─── EXTRACTO DEL DOCUMENTO

En un libro interesantísimo, Superficiales. ¿Qué está haciendo Internet con nuestras mentes?, Nicholas Carr nos enfrenta a la paradoja: mucho Internet, mucha información, mucha distracción, mucha ansiedad, y a la vez poca concentración, menos profundidad, menos memoria, menos empatía… Si bien Internet nos permite manejar un cúmulo de información y mantenernos conectados con universos de datos digitales y personas a través de las omnipresentes redes sociales, también es cierto que la tendencia a la dispersión, distracción, falta de memoria y de concentración que vienen de la mano con los aludes de información y la posibilidad fragmentaria de saltar velozmente entre hipervínculos, notificaciones de estado, arriesgan nuestras posibilidades de lectura profunda y de memoria a largo plazo. Todo esto se vuelve exponencial, una verdadera locura con las caóticas páginas plagadas de anuncios repetitivos e intermitentes, pop-ups insufribles, robapáginas para obligarte a usar otros sitios a veces plagados de Malware, videos que encienden el sonido sin que los autorices, cookies, motores de datos, inter-sitials que si bien te dan la opción de cerrarlos, sólo lo hacen para que se activen otros… Todo un catálogo caótico de productos y servicios en línea, disfrazado de portales informativos, con señales de desorientación y falta de criterio que sólo puede redundar en confusión y malestar.

──────
─── MATERIAL PROPORCIONADO

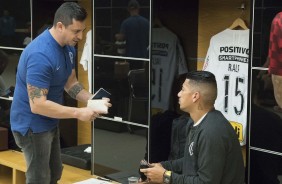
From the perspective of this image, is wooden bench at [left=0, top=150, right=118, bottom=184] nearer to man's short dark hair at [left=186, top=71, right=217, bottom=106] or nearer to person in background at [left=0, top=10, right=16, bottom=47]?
person in background at [left=0, top=10, right=16, bottom=47]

──────

QUÉ HACER - Transcribe completo y sin ningún cambio el texto sobre Internet y la pérdida de concentración. Para esta tarea no se necesita el material.

RESOLUCIÓN -
En un libro interesantísimo, Superficiales. ¿Qué está haciendo Internet con nuestras mentes?, Nicholas Carr nos enfrenta a la paradoja: mucho Internet, mucha información, mucha distracción, mucha ansiedad, y a la vez poca concentración, menos profundidad, menos memoria, menos empatía… Si bien Internet nos permite manejar un cúmulo de información y mantenernos conectados con universos de datos digitales y personas a través de las omnipresentes redes sociales, también es cierto que la tendencia a la dispersión, distracción, falta de memoria y de concentración que vienen de la mano con los aludes de información y la posibilidad fragmentaria de saltar velozmente entre hipervínculos, notificaciones de estado, arriesgan nuestras posibilidades de lectura profunda y de memoria a largo plazo. Todo esto se vuelve exponencial, una verdadera locura con las caóticas páginas plagadas de anuncios repetitivos e intermitentes, pop-ups insufribles, robapáginas para obligarte a usar otros sitios a veces plagados de Malware, videos que encienden el sonido sin que los autorices, cookies, motores de datos, inter-sitials que si bien te dan la opción de cerrarlos, sólo lo hacen para que se activen otros… Todo un catálogo caótico de productos y servicios en línea, disfrazado de portales informativos, con señales de desorientación y falta de criterio que sólo puede redundar en confusión y malestar.